Im Mai ist der Teich so schön und gepflegt wie das ganze Jahr sonst nicht. Das Wasser ist vergleichsweise klar, am Boden ist kaum Schlamm, die Algen-Urwälder sind verschwunden und jeder Stein ist blank gewischt und von schleimigem Belag befreit.
Das war nicht vom Jahresanfang an so. Nach dem Auftauen der winterlichen Eisschicht trieben schlatzige, teilweise abgestorbene Algenteppiche auf dem trüben Wasser, und am Boden bildeten abgestorbene Pflanzenteile eine dicke Schlammschicht.
Das Chaos stört die Amphibien beim Ablaichen nicht, die Algenreste dienen ihnen als Versteck, und die Insekten benützen sie als Landeplatz beim Wasserholen, aber schwimmen möchte man halt in der ekligen, schlatzigen Masse nicht. Der Anblick ist auch nicht berauschend, und über allem lastet zusätzlich der vorwurfsvolle Blick meiner Mitbewohner: Der Teich gehört wieder einmal geputzt!
Mittlerweile ist, wie gesagt, alles sauber. Zwischen den oberen und den unteren Bildern wurde viele Wochen fleißig geputzt, und das beste daran ist, ich habe keinen Finger gerührt.

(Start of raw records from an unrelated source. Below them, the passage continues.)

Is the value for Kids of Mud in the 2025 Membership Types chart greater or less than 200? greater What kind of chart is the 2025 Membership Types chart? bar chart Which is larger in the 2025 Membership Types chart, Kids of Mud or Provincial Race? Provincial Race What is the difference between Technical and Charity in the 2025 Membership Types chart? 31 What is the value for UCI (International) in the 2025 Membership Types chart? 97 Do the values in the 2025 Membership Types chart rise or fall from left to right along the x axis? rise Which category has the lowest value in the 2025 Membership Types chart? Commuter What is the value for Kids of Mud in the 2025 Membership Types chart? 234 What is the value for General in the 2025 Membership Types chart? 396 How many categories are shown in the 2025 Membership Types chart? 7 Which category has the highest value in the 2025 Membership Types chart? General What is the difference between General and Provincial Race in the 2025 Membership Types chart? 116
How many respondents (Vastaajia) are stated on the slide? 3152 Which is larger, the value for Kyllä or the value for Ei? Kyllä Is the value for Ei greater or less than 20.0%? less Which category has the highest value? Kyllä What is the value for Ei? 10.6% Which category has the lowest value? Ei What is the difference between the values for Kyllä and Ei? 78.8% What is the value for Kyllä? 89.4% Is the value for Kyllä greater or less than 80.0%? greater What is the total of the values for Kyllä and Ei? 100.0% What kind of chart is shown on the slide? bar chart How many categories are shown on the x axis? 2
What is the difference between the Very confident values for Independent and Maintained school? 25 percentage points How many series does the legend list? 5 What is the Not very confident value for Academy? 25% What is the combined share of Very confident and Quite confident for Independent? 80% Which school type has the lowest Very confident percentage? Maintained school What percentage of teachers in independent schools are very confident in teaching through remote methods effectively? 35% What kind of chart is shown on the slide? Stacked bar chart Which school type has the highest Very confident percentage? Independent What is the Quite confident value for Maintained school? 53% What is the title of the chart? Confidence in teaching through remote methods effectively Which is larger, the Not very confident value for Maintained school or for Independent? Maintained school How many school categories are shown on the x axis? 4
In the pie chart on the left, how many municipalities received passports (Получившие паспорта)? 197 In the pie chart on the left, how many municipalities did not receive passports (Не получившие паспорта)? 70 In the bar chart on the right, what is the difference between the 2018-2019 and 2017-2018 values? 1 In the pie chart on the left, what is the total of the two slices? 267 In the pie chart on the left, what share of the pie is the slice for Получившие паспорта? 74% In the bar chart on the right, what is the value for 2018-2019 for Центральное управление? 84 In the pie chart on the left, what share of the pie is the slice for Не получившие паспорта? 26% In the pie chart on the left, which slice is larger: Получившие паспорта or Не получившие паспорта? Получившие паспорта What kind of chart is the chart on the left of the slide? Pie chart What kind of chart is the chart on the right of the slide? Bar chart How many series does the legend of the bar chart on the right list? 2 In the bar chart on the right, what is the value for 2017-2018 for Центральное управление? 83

Für die Arbeit hatte ich Hilfe, und damit meine ich nicht den Teichstaubsauger aus dem Baumarkt oder das Algenmittel aus dem Regal daneben, sondern ich spreche von zigtausenden kleinen Erdkröten-Kaulquappen, die in mühevoller Kleinarbeit die Algenmasse entfernt haben und davon kugelrund geworden sind.
Irgendwo zwischen den Steinen am Ufer ist immer gerade eine große schwarze Wolke fleißig beim Putzen, während ich daneben im Liegestuhl sitze, die Beine hochlege und meiner Lieblingsbetätigung fröne: Ich schaue zu.
Mittlerweile sind sogar die vorwurfsvollen Blicke meiner Familie verschwunden. Ich habe zwar noch kein Lob für die geleistete Arbeit bekommen, obwohl ich regelmäßig einstreue: Schau, wie sauber der Teich geworden ist. Aber das kommt schon noch, ich bleibe dran, und irgendwann in den nächsten zwei Wochen wird man dann auch wieder im Teich schwimmen können. Im Moment spürt man noch lauter kleine Kügelchen, wenn man mit der Hand durchs Wasser streicht, aber bald ist die Metamorphose der Kaulquappen abgeschlossen, und dann gehört die Acht-Meter-Schwimmbahn wieder mir.
Man findet im Netz viele Tipps gegen Algen im Teich, meist mit einem Bestelllink für irgend ein mehr oder weniger teures Gadget, aber die einfachste Lösung für einen naturnahen Teich lautet: Algen gehören in einem bestimmten Umfang dazu. Sie binden die überzähligen Nährstoffe, und indem sich die Kaulquappen damit den Bauch vollschlagen, bevor sie Ende Mai den Teich verlassen, verschwindet auf diesem Weg ein Teil der Nährstoffe auch wieder aus dem Wasser. So ist es in jedem naturbelassenen Tümpel der Umgebung, wo man oft beeindruckend klares Wasser ohne Algen findet, und im Gartenteich ist es genauso, sobald sich das natürliche Gleichgewicht eingespielt hat.
Die Kaulquappenmasse lässt sich übrigens nur schwer fotografisch darstellen. Am Schluss noch ein kleines Bild, das quasi die analoge Umsetzung des Computerspielklassikers Snake darstellt. Die betroffene Fläche umfasst zirka drei Meter im Quadrat und die schwarze Schlange ist ein Schwarm von Kaulquappen, die sich ihren Weg durchs Wasser bahnen.